简短练习 A
从下面的记录中提取包含字符串“format”的每一行，匹配时区分大小写。

引用文本
****************

# 用Python实现神经网络框架

$约定：x 为 1 \times n维矩阵，\omega 为n \times k维矩阵，b为1 \times k维矩阵$
其中x为输入数据X的某一行数据，n是输入数据X的列数，k是神经网络隐藏结点的个数

In [1]:
import numpy as np
from sklearn.datasets import load_boston
from sklearn.utils import shuffle, resample

## 定义结点类
结点类初始化的时候会为如下属性赋值：  
1. 输入结点：即与当前结点连接的上一个结点
2. 结点的值：当前结点的数值
3. 输出结点：即与当前结点连接的下一个结点
4. 梯度：当前结点的梯度

并定义如下方法：  
1. 前向传播：使用原函数及上一结点value来更新当前结点的value
2. 反向传播：使用导数、下一结点的梯度、当前结点的梯度及上一结点的value来更新当前结点的梯度

In [2]:
class Node:
    def __init__(self, inbound_nodes=[]):
        self.inbound_nodes = inbound_nodes
        self.value = None
        self.outbound_nodes = []
        self.gradients = {}
        for node in inbound_nodes:
            node.outbound_nodes.append(self)

    def forward(self):
        raise NotImplementedError

    def backward(self):
        raise NotImplementedError

## 定义输入结点类 
$\normalsize y = x$  

$\Large\frac{dy}{dx} \normalsize= 1$

In [3]:
class Input(Node):
    def __init__(self):
        Node.__init__(self)

****************

原始记录

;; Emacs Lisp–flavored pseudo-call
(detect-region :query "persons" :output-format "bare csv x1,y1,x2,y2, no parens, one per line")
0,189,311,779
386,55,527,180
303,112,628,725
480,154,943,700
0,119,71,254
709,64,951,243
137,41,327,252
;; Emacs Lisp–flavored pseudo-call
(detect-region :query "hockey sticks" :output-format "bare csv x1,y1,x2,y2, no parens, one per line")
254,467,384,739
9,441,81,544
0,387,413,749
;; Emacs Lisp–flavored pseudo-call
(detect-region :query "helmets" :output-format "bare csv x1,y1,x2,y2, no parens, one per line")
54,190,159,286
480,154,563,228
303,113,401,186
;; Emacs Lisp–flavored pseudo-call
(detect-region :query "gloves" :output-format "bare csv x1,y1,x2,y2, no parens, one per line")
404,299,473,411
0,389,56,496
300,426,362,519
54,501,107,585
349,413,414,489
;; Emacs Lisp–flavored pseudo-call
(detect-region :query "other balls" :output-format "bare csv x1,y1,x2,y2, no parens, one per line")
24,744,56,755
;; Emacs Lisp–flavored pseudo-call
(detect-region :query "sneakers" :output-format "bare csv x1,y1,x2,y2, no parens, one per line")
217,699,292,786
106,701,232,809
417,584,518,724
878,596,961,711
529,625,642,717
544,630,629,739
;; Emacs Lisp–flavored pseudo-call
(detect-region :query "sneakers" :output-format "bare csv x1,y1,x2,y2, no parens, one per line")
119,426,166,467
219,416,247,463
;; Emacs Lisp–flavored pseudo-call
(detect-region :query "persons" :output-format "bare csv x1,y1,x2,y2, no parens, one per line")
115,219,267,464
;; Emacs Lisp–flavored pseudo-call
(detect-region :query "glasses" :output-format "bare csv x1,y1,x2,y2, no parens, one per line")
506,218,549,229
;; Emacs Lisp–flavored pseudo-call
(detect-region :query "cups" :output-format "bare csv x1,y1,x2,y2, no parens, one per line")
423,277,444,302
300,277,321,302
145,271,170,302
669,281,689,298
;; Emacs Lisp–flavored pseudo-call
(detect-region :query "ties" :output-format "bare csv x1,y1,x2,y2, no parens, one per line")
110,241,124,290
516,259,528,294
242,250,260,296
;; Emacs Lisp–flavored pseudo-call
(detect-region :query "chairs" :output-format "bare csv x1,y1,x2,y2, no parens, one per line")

****************

简短练习 B
在上面关于用Python实现神经网络框架的文本中，k表示什么？

任务输出 A
(detect-region :query "persons" :output-format "bare csv x1,y1,x2,y2, no parens, one per line")
(detect-region :query "hockey sticks" :output-format "bare csv x1,y1,x2,y2, no parens, one per line")
(detect-region :query "helmets" :output-format "bare csv x1,y1,x2,y2, no parens, one per line")
(detect-region :query "gloves" :output-format "bare csv x1,y1,x2,y2, no parens, one per line")
(detect-region :query "other balls" :output-format "bare csv x1,y1,x2,y2, no parens, one per line")
(detect-region :query "sneakers" :output-format "bare csv x1,y1,x2,y2, no parens, one per line")
(detect-region :query "sneakers" :output-format "bare csv x1,y1,x2,y2, no parens, one per line")
(detect-region :query "persons" :output-format "bare csv x1,y1,x2,y2, no parens, one per line")
(detect-region :query "glasses" :output-format "bare csv x1,y1,x2,y2, no parens, one per line")
(detect-region :query "cups" :output-format "bare csv x1,y1,x2,y2, no parens, one per line")
(detect-region :query "ties" :output-format "bare csv x1,y1,x2,y2, no parens, one per line")
(detect-region :query "chairs" :output-format "bare csv x1,y1,x2,y2, no parens, one per line")

任务输出 B
k是神经网络隐藏结点的个数。